L’indagine, durata oltre un anno, ha portato al sequestro di più di 7,8 milioni di metri di tessuto e 237 mila capi d’abbigliamento, per un valore complessivo superiore ai 10 milioni di euro, oltre a contestare l’evasione di quasi 3,6 milioni di euro tra dazi doganali e Iva. all’importazione.
Il lavoro investigativo è partito da un monitoraggio capillare dei flussi di merci su gomma: tir provenienti dall’estero, diretti verso i magazzini dei Macrolotti 1 e 2, fermati e controllati lungo le principali direttrici. Da lì, un paziente incrocio di dati ha consentito di ricostruire i percorsi reali della merce, spesso divergenti da quanto indicato nei documenti di trasporto e nelle fatture.

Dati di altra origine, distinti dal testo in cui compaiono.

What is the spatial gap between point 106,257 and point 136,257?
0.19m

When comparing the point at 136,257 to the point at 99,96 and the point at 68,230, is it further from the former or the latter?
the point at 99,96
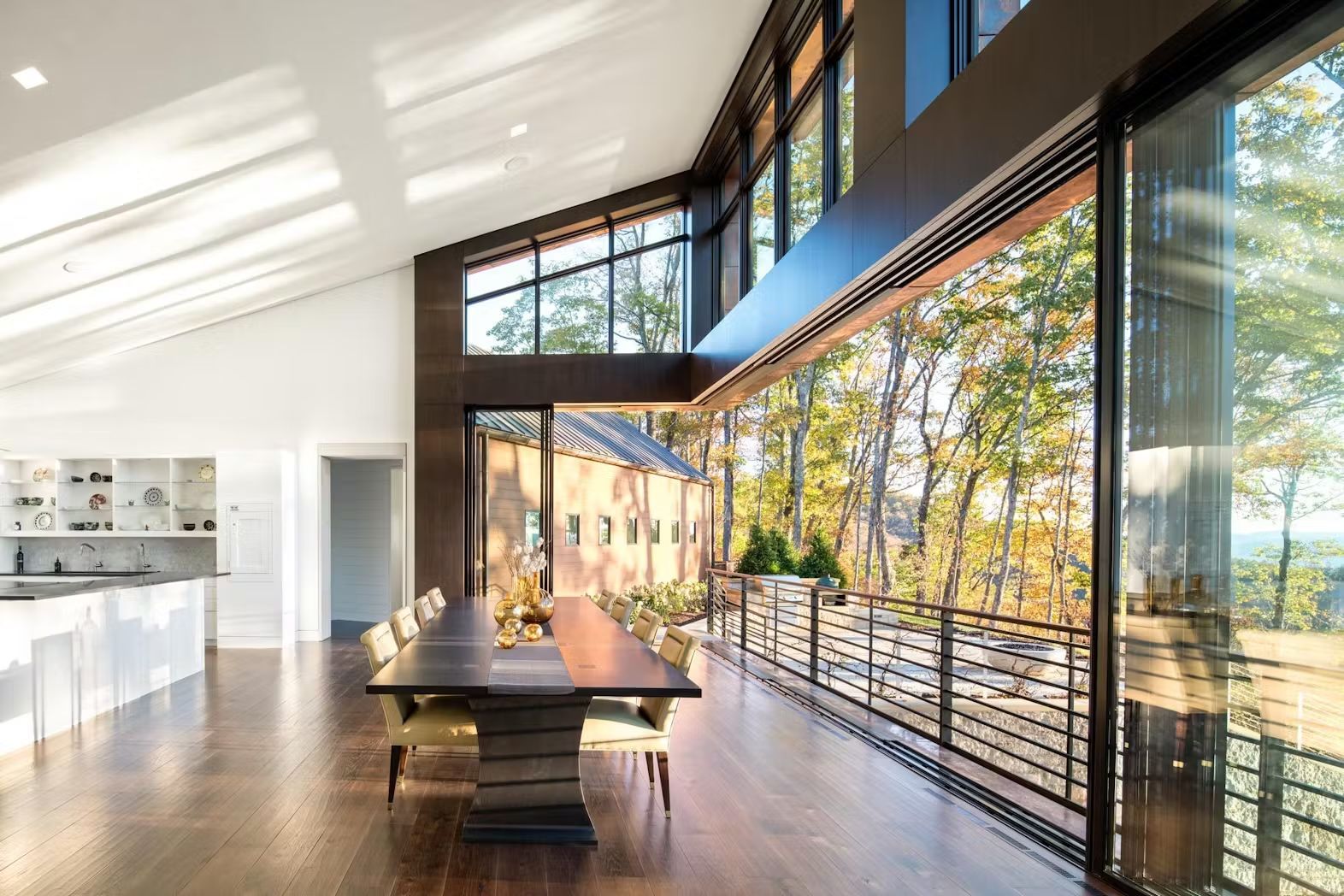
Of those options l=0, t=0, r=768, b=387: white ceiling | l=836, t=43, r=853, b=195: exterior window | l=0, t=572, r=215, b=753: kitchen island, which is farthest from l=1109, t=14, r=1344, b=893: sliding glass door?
l=0, t=572, r=215, b=753: kitchen island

Già nell’autunno del 2025 i finanzieri avevano individuato un sistema rodato di società “apri e chiudi”, formalmente intestatarie di magazzini che risultavano vuoti o locati a soggetti estranei, ma di fatto utilizzati come snodi logistici per lo stoccaggio e il trasbordo dei tessuti.
A dirigere la rete, secondo gli inquirenti, era una donna di nazionalità cinese residente a Prato, ufficialmente semplice dipendente di una nota azienda di pronto-moda e commercio all’ingrosso di tessuti, estranea all’indagine. In realtà, grazie a una galassia di imprese di comodo, l’indagata avrebbe gestito in autonomia l’importazione illecita, la movimentazione e la successiva “ripulitura” commerciale della merce.
I tessuti entravano in Italia con documenti alterati, evitando il pagamento dei diritti di confine. Una volta a Prato, la loro disponibilità veniva giustificata con fatture false, basate su triangolazioni fittizie attraverso società estere – soprattutto polacche e tedesche – rivelatesi inesistenti o inattive.
Le perquisizioni di fine ottobre, tra magazzini, abitazioni e studi contabili, hanno confermato il quadro accusatorio: sequestrati dispositivi informatici, documentazione contabile ed extra-contabile e 21 mila rotoli di tessuto, pari a oltre 2,3 milioni di metri, per un’evasione stimata di 1,3 milioni di euro.
L’indagine non si è fermata. Appostamenti e pedinamenti hanno permesso di intercettare, in piena notte, un tentativo di trasbordo di merce già importata illecitamente e occultata in magazzini intestati a soggetti terzi. Seguendo il carico fino allo scarico finale, i finanzieri hanno potuto risalire all’effettiva titolarità delle merci, ampliando il perimetro dei soggetti coinvolti.
Nuove perquisizioni hanno portato al sequestro di altri 5,5 milioni di metri di tessuto grezzo, etichettato in lingua cinese, e di oltre 237 mila capi d’abbigliamento, riconducibili alla società considerata al vertice del sistema fraudolento.
Oltre al contrabbando aggravato, sono stati contestati reati di frode fiscale, intestazione fittizia di beni, utilizzo di fatture per operazioni inesistenti per oltre 4 milioni di euro, autoriciclaggio per 2,7 milioni, sottrazione fraudolenta al pagamento delle imposte per più di 2 milioni e trasferimento fraudolento di valori per oltre 10 milioni di euro.
Un colpo durissimo a un’economia sommersa che, ancora una volta, sfruttava le pieghe della globalizzazione per alimentare un mercato parallelo nel cuore del distretto tessile pratese.